Now that you have your finished batter, put into a VERY well buttered dish and cook at 350 F for 30 minutes or until done (toothpick trick always works). Serve as is or with a pudding g sauce.

>3/4 cups of baking soda
Teeth whitening cookies, brilliant!

jesus fuck that is a clusterfuck recipe

here

1 cup cold butter (2 sticks, don’t use margarine)
1 cup brown sugar
¾ cup sugar
2 eggs
1 ½ tsp vanilla
2 ½ cups all-purpose flour
1 ¼ tsp baking soda
3 cups chocolate chips

With an electric mixer or food processor, beat the butter into the sugars until creamy. Add the eggs and vanilla, and beat until just mixed. Add the flour and baking soda, and beat until well-blended.

Now add the chocolate chips and stir them in with a spoon. Make cookie balls with a spoon or your fingers. The balls should be as large around as a half-dollar; you should get 3 dozen.

Put the balls on a tray, cover with foil, and refrigerate overnight. Chilling them is required.

To bake, place a dozen cookie balls on a cookie tray and let sit 10 minutes at room temperature while the oven preheats to 400 degrees. Bake them 8-10 minutes, or until the edges are brown but the center is still tan. Take them out of the oven and allow to finish cooking on the pan for a few minutes.
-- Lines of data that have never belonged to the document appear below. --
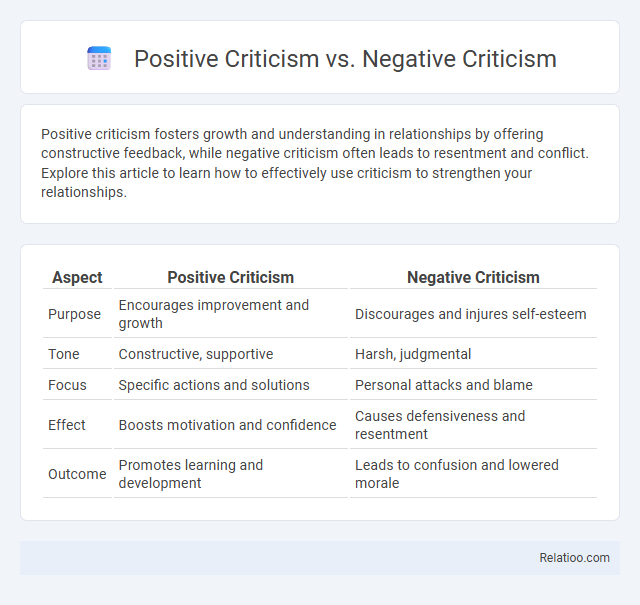 Positive Criticism vs. Negative Criticism

Positive criticism fosters growth and understanding in relationships by offering constructive feedback, while negative criticism often leads to resentment and conflict. Explore this article to learn how to effectively use criticism to strengthen your relationships.

| Aspect | Positive Criticism | Negative Criticism |
|---|---|---|
| Purpose | Encourages improvement and growth | Discourages and injures self-esteem |
| Tone | Constructive, supportive | Harsh, judgmental |
| Focus | Specific actions and solutions | Personal attacks and blame |
| Effect | Boosts motivation and confidence | Causes defensiveness and resentment |
| Outcome | Promotes learning and development | Leads to confusion and lowered morale |

Relatioo.com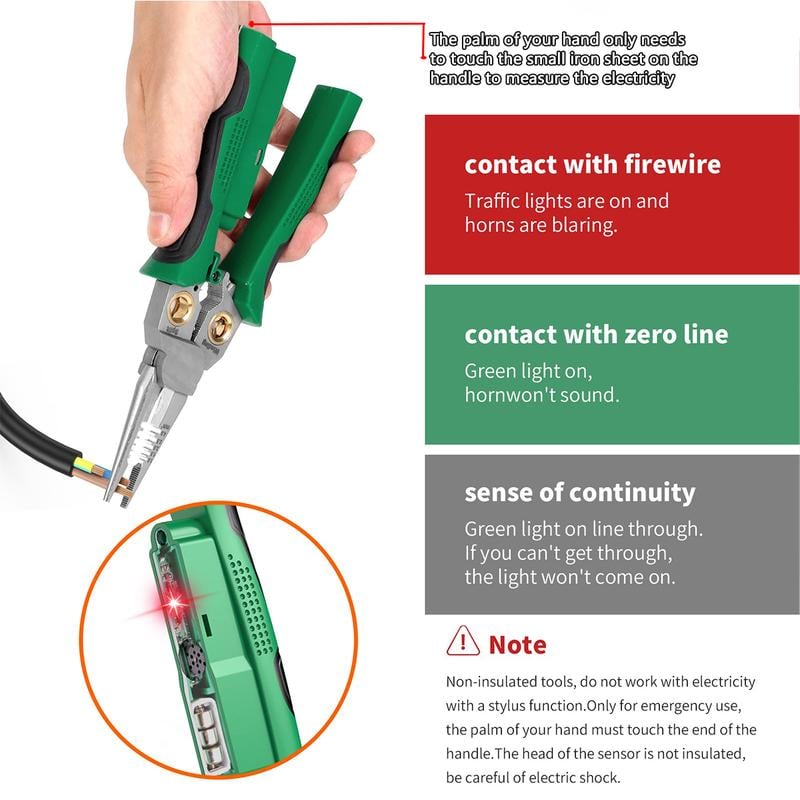 The palm of your hand only needs to touch the small iron sheet on the handle to measure the electricity

contact with firewire
Traffic lights are on and horns are blaring.

contact with zero line
Green light on, hornwon't sound.

sense of continuity
Green light on line through. If you can't get through, the light won't come on.

Note
Non-insulated tools, do not work with electricity with a stylus function.Only for emergency use, the palm of your hand must touch the end of the handle.The head of the sensor is not insulated, be careful of electric shock.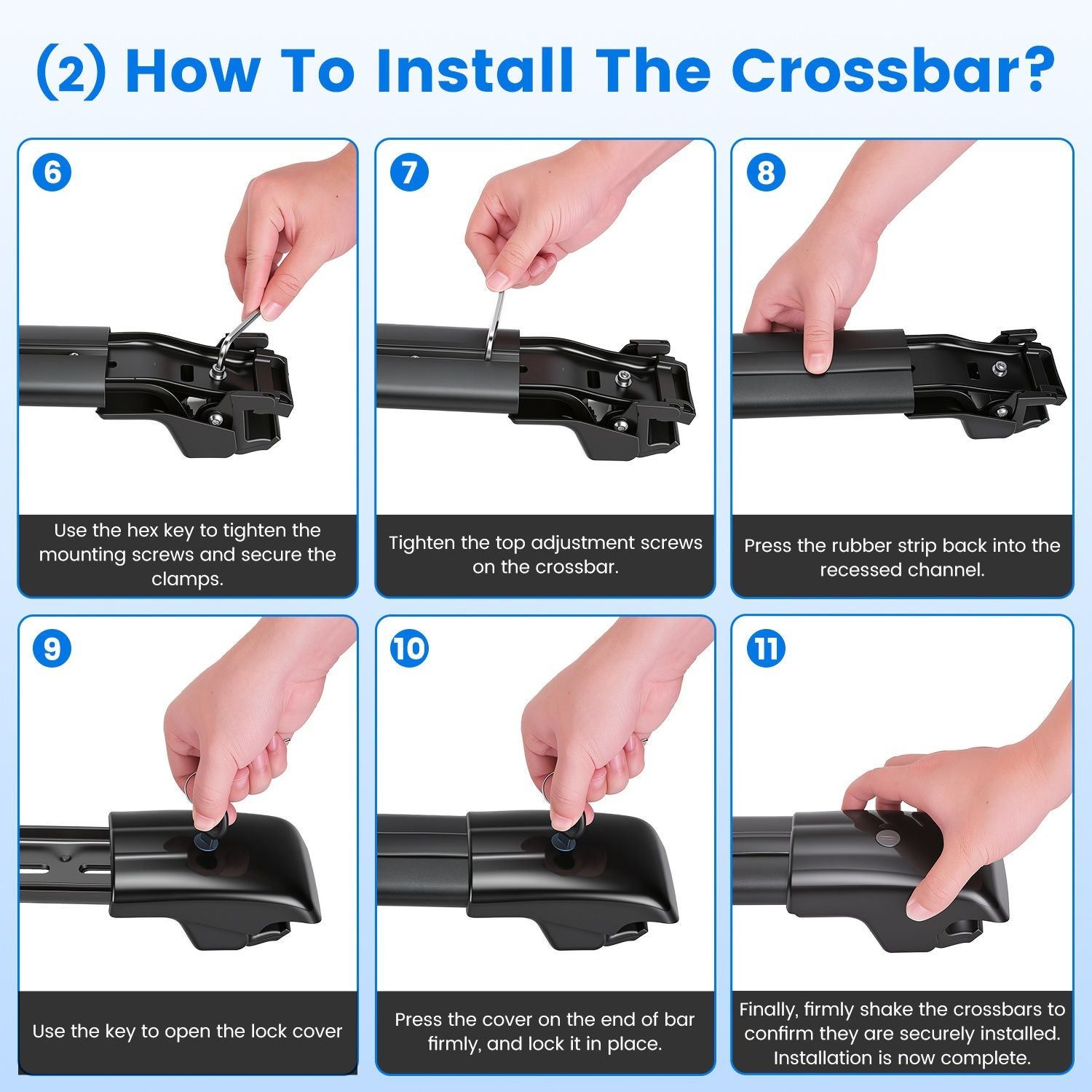 (2) How To Install The Crossbar?

6

Use the hex key to tighten the mounting screws and secure the clamps.

7

Tighten the top adjustment screws on the crossbar.

8

Press the rubber strip back into the recessed channel.

9

Use the key to open the lock cover

10

Press the cover on the end of bar firmly, and lock it in place.

11

Finally, firmly shake the crossbars to confirm they are securely installed. Installation is now complete.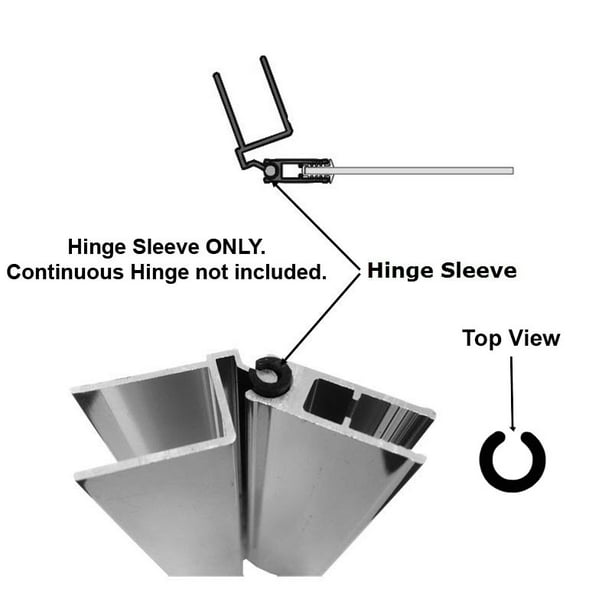 Hinge Sleeve ONLY.
Continuous Hinge not included.

Hinge Sleeve

Top View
ill that try that next time. Mine turned out dry and crunchy after sitting out for an hour to cool.

this is with the too much baking soda cookies?

One time I forgot to add eggs to a batch of cookies. They were still edible but basically they were the least structurally sound shortbread cookies ever.

Yep. There are few failed bake jobs that can't be salvaged into bread pudding. I tend to make bread pudding whenever the bread starts to go bad or the cookies end up burnt.

Thanks a lot mate

He doesn't cream the wet ingredients before mixing in the other stuff. It really does make a difference.

My pleasure. Tell us how the pudding comes out.

You're just going to end up with bread pudding that tastes like baking soda. 3/4 cup is A LOT of baking soda, even just accidentally using a tablespoon instead of a teaspoon in a recipe has ruined biscuits for me before, which is triple the amount. You put in almost 50 times what the recipe called for. Trying to make bread pudding from them is just going to waste more ingredients, you should just throw them away unfortunately and try to be more careful next time.

Well op said that it tastes salty. Probably not as salty?
Suppose that you can add extra bread crumbs and some sugar to masquerade the salty flavor?

Too much baking soda will make something taste salty but it also adds a weird flavor. Unless you make a huge batch of bread pudding or only crumble up like one cookie into it, it's just going to make bad tasting bread pudding. If OP made 13 cookies with 3/4 cup of baking soda that means each cookie has almost a tablespoon of baking soda in it, most recipes that use around 2 cups of flour only need a teaspoon and more than that will give it a bad taste.